Fine, I thought. We’ll play above board. Let Pennegar be the jerk.
“Reverend Grace, it’s Matt Harper of the Charlotte T
imes,” I said. “I called because I’m trying to track down Wallace Sampson’s girlfriend.” There was no reaction from Pennegar.
When I got off the phone I told Brad, “She works at the Hungry Tummy.”
We walked the four blocks from town hall to the diner past sun-baked brown yards, sand, and bleached gray buildings. Even the leaves of the live oaks straddling the streets seemed pale and washed out.

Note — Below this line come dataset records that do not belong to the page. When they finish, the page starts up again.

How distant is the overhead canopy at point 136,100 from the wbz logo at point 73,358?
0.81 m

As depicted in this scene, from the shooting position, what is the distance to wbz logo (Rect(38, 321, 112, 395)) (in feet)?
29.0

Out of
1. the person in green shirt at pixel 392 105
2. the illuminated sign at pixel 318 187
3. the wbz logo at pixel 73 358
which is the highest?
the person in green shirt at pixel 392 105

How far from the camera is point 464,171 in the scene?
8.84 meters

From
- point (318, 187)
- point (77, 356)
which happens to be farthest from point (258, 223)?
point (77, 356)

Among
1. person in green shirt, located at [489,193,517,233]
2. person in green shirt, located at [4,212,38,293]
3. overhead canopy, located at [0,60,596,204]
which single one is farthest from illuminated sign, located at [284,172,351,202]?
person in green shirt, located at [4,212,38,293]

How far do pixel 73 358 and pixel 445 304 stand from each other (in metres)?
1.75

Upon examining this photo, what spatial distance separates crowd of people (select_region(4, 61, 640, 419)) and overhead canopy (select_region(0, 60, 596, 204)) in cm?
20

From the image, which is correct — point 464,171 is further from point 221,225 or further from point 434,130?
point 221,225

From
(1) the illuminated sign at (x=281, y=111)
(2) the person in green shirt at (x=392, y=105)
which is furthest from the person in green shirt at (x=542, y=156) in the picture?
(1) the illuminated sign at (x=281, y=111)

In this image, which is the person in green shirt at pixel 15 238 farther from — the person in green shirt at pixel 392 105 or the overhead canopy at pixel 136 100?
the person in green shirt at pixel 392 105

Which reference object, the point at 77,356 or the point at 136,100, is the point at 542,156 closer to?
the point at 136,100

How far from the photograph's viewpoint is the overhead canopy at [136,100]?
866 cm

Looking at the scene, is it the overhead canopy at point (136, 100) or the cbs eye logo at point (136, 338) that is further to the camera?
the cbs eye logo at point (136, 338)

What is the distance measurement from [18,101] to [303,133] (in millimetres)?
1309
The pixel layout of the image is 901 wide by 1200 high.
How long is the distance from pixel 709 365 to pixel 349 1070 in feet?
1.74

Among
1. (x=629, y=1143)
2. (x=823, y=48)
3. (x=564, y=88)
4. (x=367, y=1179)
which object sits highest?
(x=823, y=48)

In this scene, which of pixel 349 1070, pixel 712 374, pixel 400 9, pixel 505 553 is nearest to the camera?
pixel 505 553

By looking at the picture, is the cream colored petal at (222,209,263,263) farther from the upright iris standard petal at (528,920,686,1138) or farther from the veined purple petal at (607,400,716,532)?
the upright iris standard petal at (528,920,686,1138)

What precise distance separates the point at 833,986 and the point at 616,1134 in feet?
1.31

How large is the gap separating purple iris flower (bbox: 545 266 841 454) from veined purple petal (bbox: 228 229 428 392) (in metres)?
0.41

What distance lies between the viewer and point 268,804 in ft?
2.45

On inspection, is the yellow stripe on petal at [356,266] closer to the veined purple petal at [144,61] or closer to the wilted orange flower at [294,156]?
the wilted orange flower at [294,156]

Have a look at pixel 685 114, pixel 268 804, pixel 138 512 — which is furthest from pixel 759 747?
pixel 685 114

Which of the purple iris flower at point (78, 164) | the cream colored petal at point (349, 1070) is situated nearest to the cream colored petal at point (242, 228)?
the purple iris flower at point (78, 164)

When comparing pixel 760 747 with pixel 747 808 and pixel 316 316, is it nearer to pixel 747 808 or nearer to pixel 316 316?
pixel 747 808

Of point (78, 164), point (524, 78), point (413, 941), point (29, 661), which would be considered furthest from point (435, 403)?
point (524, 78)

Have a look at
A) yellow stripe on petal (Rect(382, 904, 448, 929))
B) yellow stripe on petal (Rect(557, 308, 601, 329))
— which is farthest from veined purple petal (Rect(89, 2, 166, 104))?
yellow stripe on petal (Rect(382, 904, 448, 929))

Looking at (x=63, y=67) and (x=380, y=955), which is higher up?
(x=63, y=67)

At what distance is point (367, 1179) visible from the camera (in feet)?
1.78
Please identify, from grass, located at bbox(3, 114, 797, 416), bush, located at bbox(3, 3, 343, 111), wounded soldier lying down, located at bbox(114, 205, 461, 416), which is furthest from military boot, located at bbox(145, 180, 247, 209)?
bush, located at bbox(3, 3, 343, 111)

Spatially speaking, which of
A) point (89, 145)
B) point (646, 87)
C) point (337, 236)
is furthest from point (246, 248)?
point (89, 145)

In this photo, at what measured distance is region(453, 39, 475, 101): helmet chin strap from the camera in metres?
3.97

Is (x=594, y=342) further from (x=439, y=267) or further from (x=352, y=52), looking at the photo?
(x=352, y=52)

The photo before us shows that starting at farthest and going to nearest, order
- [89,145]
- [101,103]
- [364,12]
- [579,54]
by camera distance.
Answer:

At the Hungry Tummy, the air conditioner mounted over the door ran loud and hard, dripping water onto the sidewalk, baptizing patrons who hesitated. Brad and I dodged a drip and entered. Heat from the kitchen and the grill swept across the eight-stool counter, aided by a large ceiling fan. The air felt thick and smelled of greasy hamburgers and frying bacon. The air conditioner was fighting a losing battle.
We took the same booth we’d sat in the day before and the same blonde, heavy-hipped waitress took our order.
Brad asked, “Does a Vanessa Brown work here?”
The waitress gave us a guarded look. “Who’s asking?”
We introduced ourselves and told her we were working on a story.
“Good Lord Almighty! You wanna interview Vanessa Brown? For the paper?”
“Yes, ma’am,” I answered.
“You sure you got the right Vanessa Brown?”
“Girlfriend of a young man who got shot here twenty years ago.”
“Don’t know nothing about that.”
“Reverend Grace told us she washes dishes here.”
“That’s right. Tried her at waitressing but you have to be able to write. That or remember the order. She can’t do neither.”
Wonderful. An ideal witness.
“Could we talk to her?”
“Sure,” she said. “Soon as the lunch rush is over.”
After we had eaten, we went outside and waited under a big umbrella at a picnic table near the back door of the restaurant. It was clear from the saucers of overflowing cigarettes butts that this was where the staff came to smoke.